Nine-year-old Jonah, the youngest of the three boys, is also the most sensitive person in the family. While Manny and Joel attempted to emulate their father’s grotesque sense of masculinity, Jonah prefers to go into hiding. Drawing is his venting outlet. He does it from under the bed, as if finding shelter from the stormy family life outside. He’s Ma’s favourite, and also her safe harbour. She demands: “promise me you’ll be nine forever”. The first signs of Jonah’s sexuality are beginning to show. He is infatuated with a slightly older blond friend, and his drawings contain very explicit homoerotic elements. The LGBT topic, however, is secondary.
We The Animals is a gentle yet harrowing tale about a premature coming-of-age in a fractured home, mainly seen from the perspective of the child. It’s very honest and brutal, without slipping into cliches. The action is interspersed by Jonah’s hand drawings fully animated. It’s as if Jonah’s angst and fantasies were given a lease of life. These drawings include both violence and sexual elements. The montage is exquisite, supported by an electrifying soundtrack. Jarring sound effects accentuate the violence. And Jonah’s battling with his hormones and emotions.
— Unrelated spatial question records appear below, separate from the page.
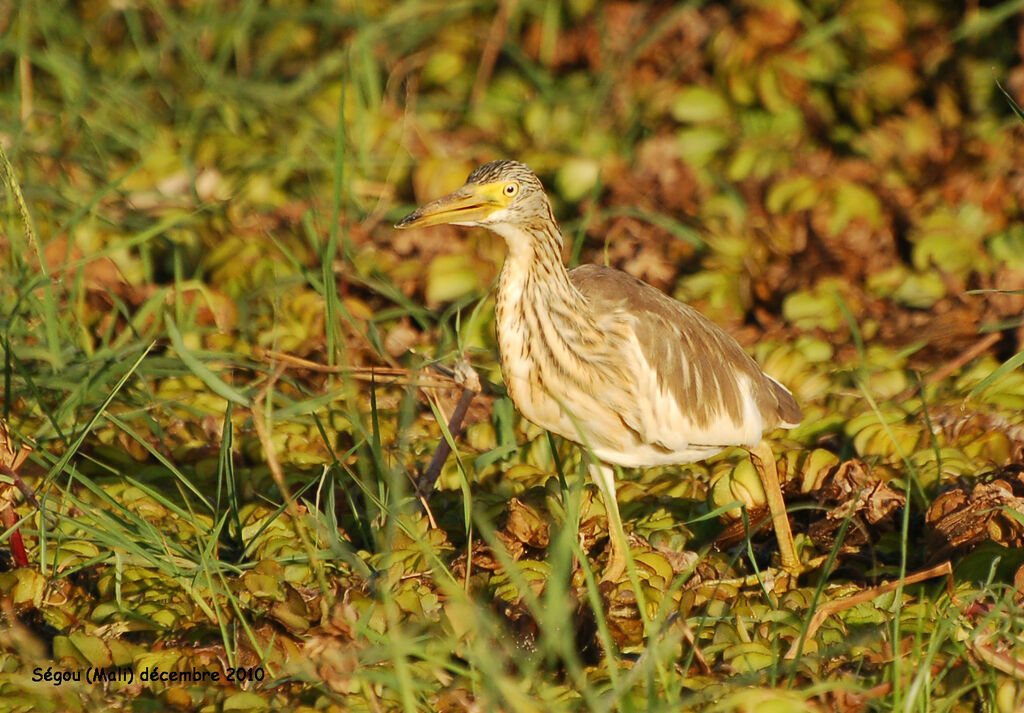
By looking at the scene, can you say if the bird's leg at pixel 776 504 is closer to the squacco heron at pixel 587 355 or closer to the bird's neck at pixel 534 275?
the squacco heron at pixel 587 355

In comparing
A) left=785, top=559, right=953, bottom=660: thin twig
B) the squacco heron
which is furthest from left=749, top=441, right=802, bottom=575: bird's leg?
left=785, top=559, right=953, bottom=660: thin twig

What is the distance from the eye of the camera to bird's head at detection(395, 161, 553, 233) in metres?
3.65

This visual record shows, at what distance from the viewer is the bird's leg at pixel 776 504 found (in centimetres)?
390

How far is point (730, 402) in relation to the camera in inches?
154

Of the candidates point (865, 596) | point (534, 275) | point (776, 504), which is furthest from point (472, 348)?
point (865, 596)

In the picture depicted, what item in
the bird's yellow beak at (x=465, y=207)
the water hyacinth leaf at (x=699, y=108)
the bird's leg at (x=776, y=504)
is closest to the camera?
the bird's yellow beak at (x=465, y=207)

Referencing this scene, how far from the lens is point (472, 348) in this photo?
172 inches

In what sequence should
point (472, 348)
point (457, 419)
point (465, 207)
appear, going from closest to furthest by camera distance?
point (465, 207) → point (457, 419) → point (472, 348)

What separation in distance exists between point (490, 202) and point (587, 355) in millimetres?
521

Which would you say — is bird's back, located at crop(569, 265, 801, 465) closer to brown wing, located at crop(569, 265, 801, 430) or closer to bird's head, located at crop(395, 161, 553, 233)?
brown wing, located at crop(569, 265, 801, 430)

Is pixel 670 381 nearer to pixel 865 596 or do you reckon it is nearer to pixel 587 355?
pixel 587 355

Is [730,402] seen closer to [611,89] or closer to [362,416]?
[362,416]

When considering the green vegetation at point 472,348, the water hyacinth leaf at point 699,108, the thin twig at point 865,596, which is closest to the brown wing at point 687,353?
the green vegetation at point 472,348

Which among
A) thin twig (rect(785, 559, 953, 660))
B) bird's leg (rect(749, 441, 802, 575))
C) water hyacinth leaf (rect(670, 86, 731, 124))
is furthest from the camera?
water hyacinth leaf (rect(670, 86, 731, 124))
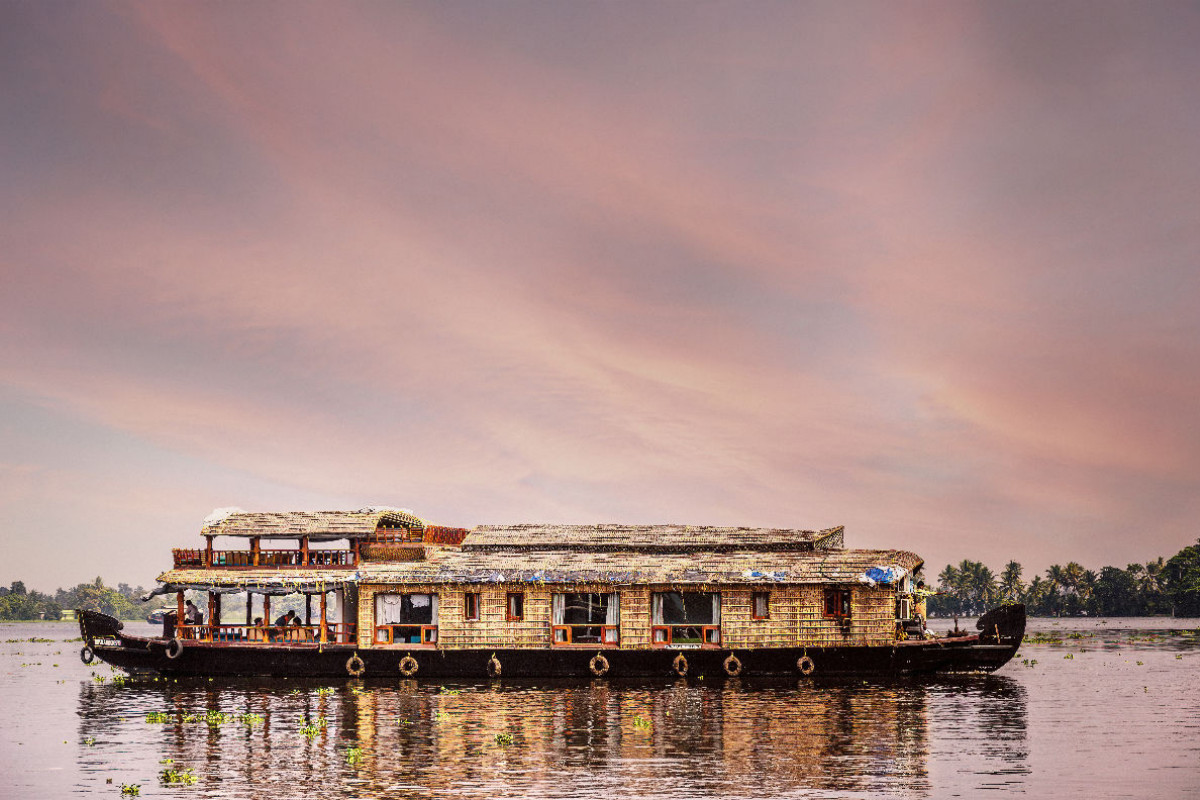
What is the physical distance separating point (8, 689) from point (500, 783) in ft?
107

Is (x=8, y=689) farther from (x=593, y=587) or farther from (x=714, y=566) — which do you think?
(x=714, y=566)

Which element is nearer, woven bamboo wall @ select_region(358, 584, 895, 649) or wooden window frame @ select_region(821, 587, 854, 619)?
woven bamboo wall @ select_region(358, 584, 895, 649)

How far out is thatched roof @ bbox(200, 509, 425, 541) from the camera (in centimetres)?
4084

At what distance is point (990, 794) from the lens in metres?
19.0

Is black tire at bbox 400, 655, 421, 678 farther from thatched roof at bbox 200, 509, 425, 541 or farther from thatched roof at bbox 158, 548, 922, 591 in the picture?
thatched roof at bbox 200, 509, 425, 541

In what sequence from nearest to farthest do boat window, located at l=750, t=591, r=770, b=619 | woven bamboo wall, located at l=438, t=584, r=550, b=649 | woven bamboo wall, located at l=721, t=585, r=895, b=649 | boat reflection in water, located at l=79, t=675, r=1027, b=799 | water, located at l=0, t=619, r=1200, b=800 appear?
water, located at l=0, t=619, r=1200, b=800 → boat reflection in water, located at l=79, t=675, r=1027, b=799 → woven bamboo wall, located at l=721, t=585, r=895, b=649 → boat window, located at l=750, t=591, r=770, b=619 → woven bamboo wall, located at l=438, t=584, r=550, b=649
One of the most cathartic moments of the film takes place in the back of a pickup truck, where the boisterous three brothers enjoy each other’s companies. They jump, they roar and they hug each other. Despite their differences, there seems to be a strong connection between them.
Towards the end of the film, Jonah finds a very peculiar hiding place: a grave that his father inexplicably dug in their garden. This is where he allows his imagination to fly as high as possible. Breaking away from his broken family is often the only way to allow his creativity to flourish. His “flight of imagination” inside the mysterious grave is the most poetic and technically accomplished sequence of the film. We the Animals is poetical journey through childhood worth taking.